* **Directions**
Only lines with the string "site" matter here; gather them from the material below.

------------------------------------

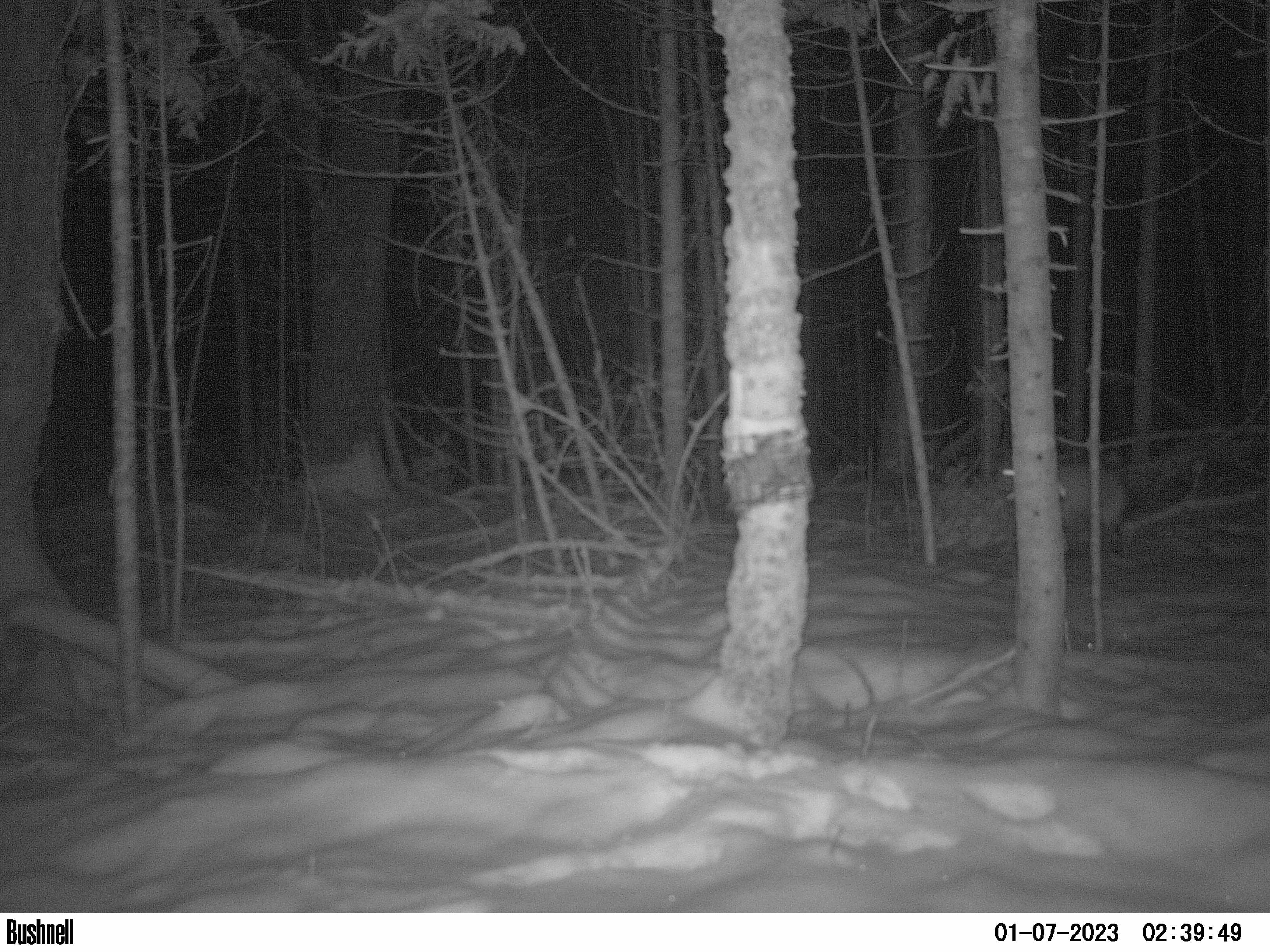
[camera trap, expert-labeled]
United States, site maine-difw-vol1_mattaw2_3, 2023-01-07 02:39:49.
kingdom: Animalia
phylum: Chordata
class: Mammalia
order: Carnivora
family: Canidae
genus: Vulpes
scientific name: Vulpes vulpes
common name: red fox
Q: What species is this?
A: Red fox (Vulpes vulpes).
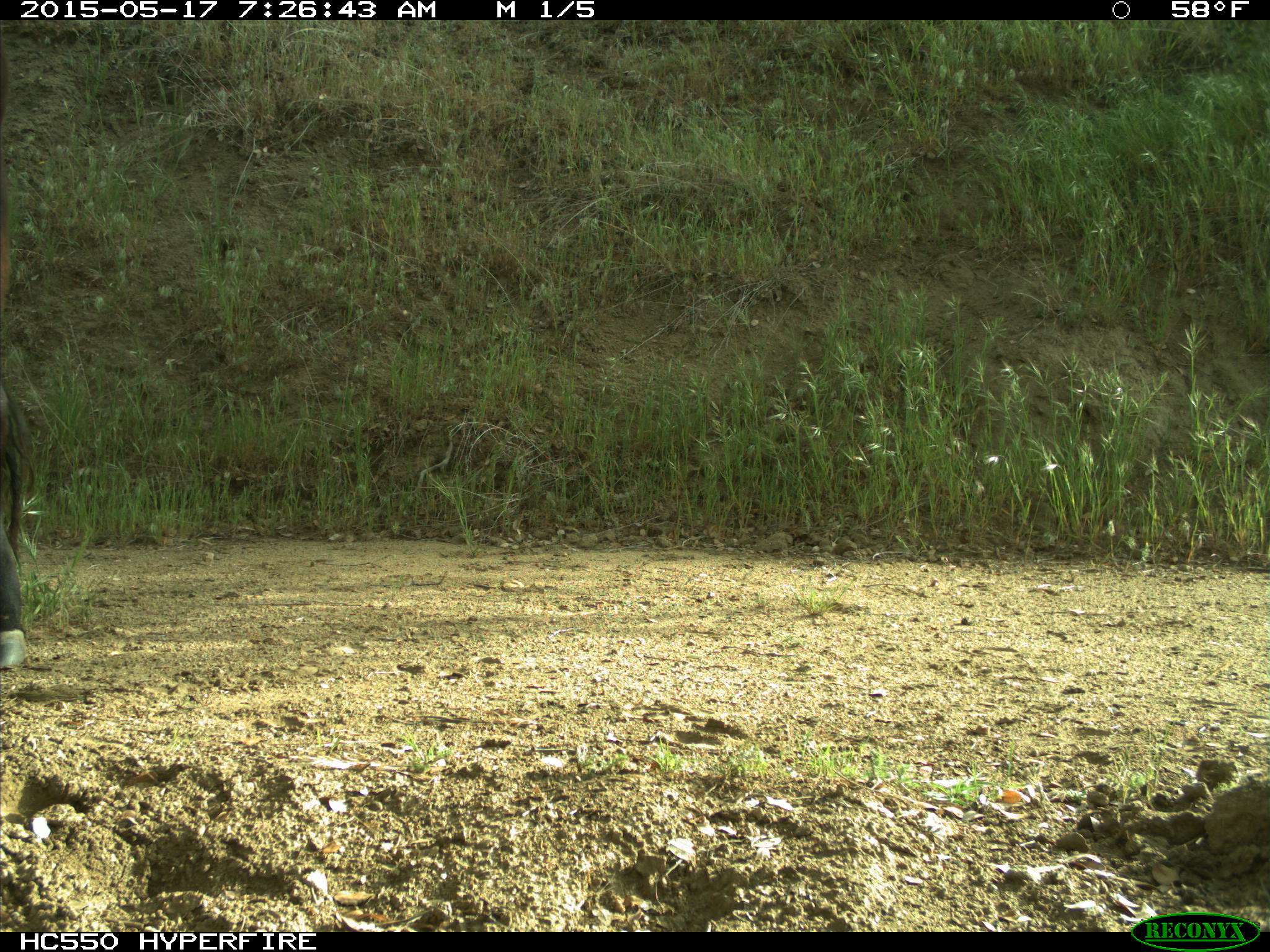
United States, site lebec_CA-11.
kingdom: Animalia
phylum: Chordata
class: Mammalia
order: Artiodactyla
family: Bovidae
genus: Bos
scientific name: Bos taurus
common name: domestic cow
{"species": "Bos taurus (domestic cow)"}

------------------------------------

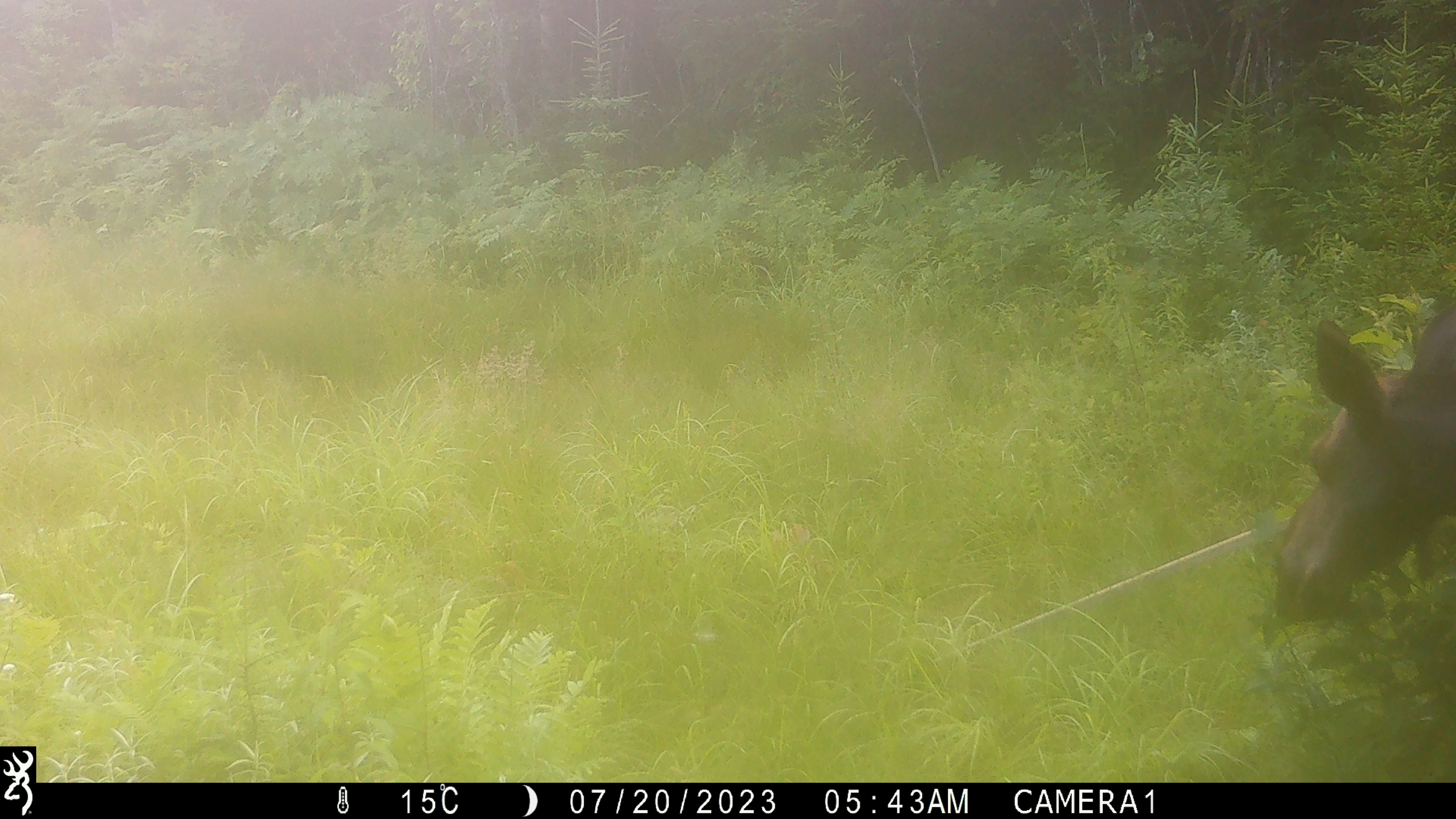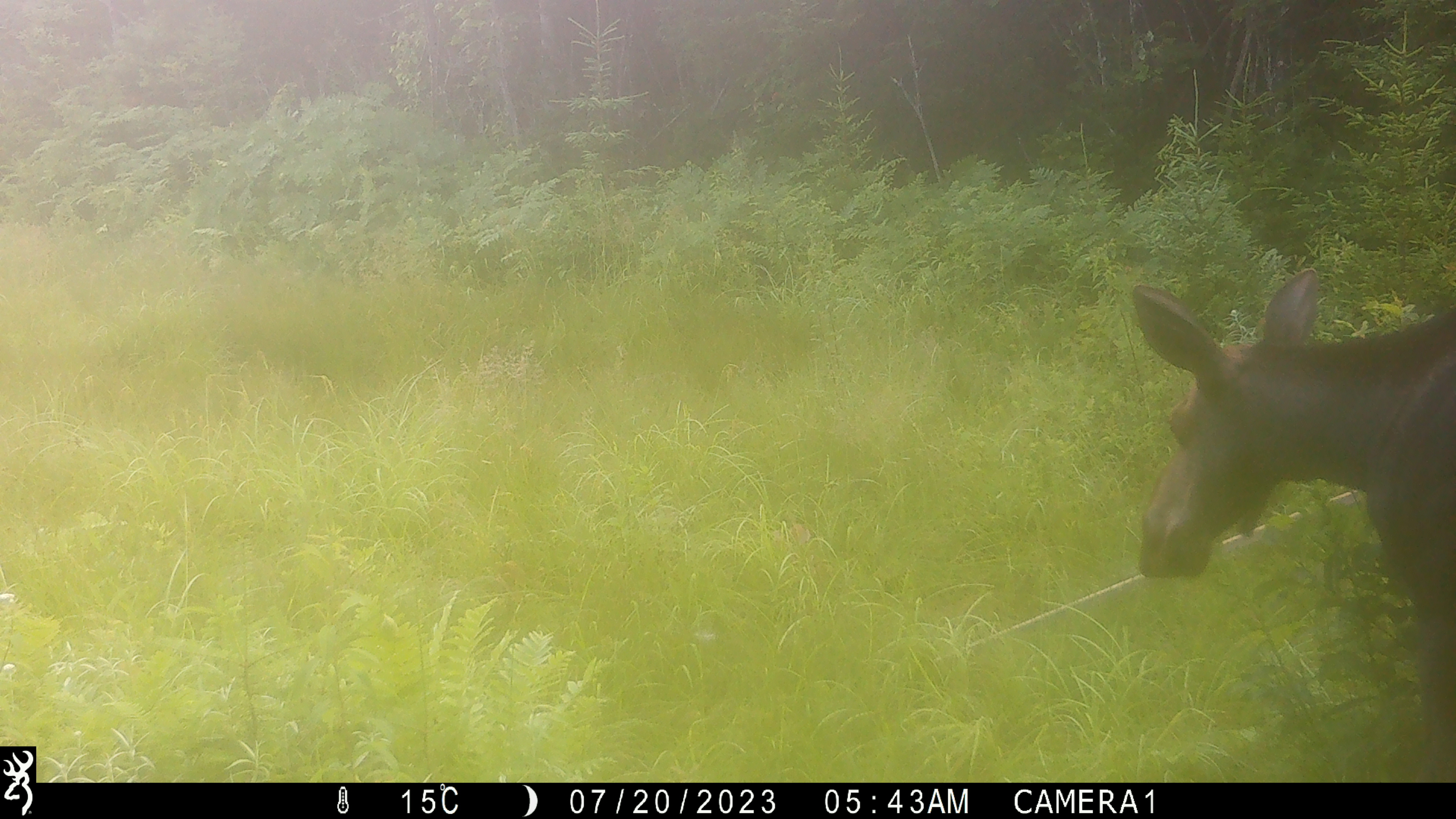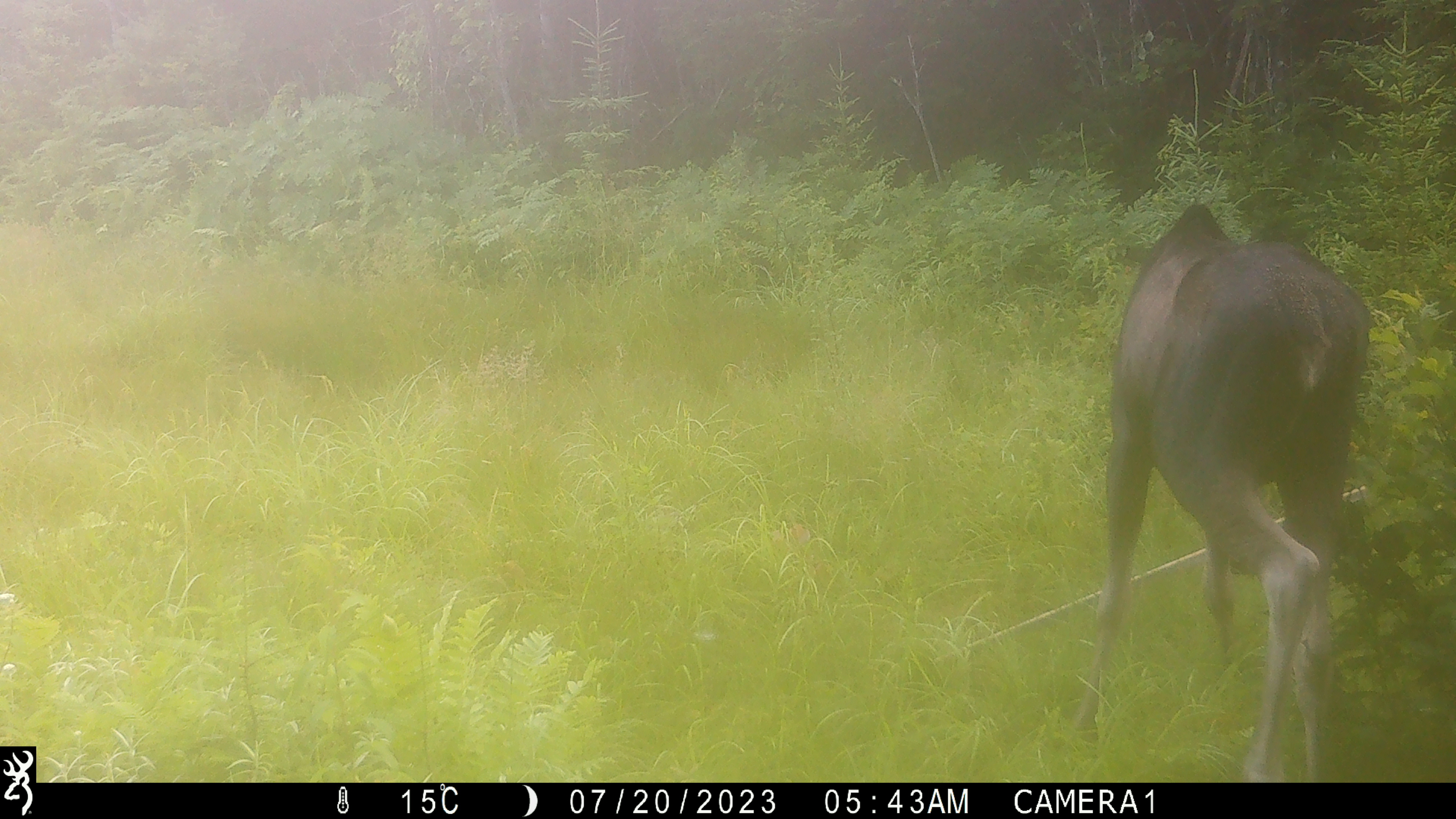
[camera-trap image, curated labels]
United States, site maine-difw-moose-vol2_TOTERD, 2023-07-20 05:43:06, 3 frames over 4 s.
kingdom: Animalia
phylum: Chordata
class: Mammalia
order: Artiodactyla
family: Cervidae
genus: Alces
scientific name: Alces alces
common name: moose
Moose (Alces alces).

------------------------------------

* **Task output**
United States, site maine-difw-vol1_mattaw2_3, 2023-01-07 02:39:49.
United States, site lebec_CA-11.
United States, site maine-difw-moose-vol2_TOTERD, 2023-07-20 05:43:06, 3 frames over 4 s.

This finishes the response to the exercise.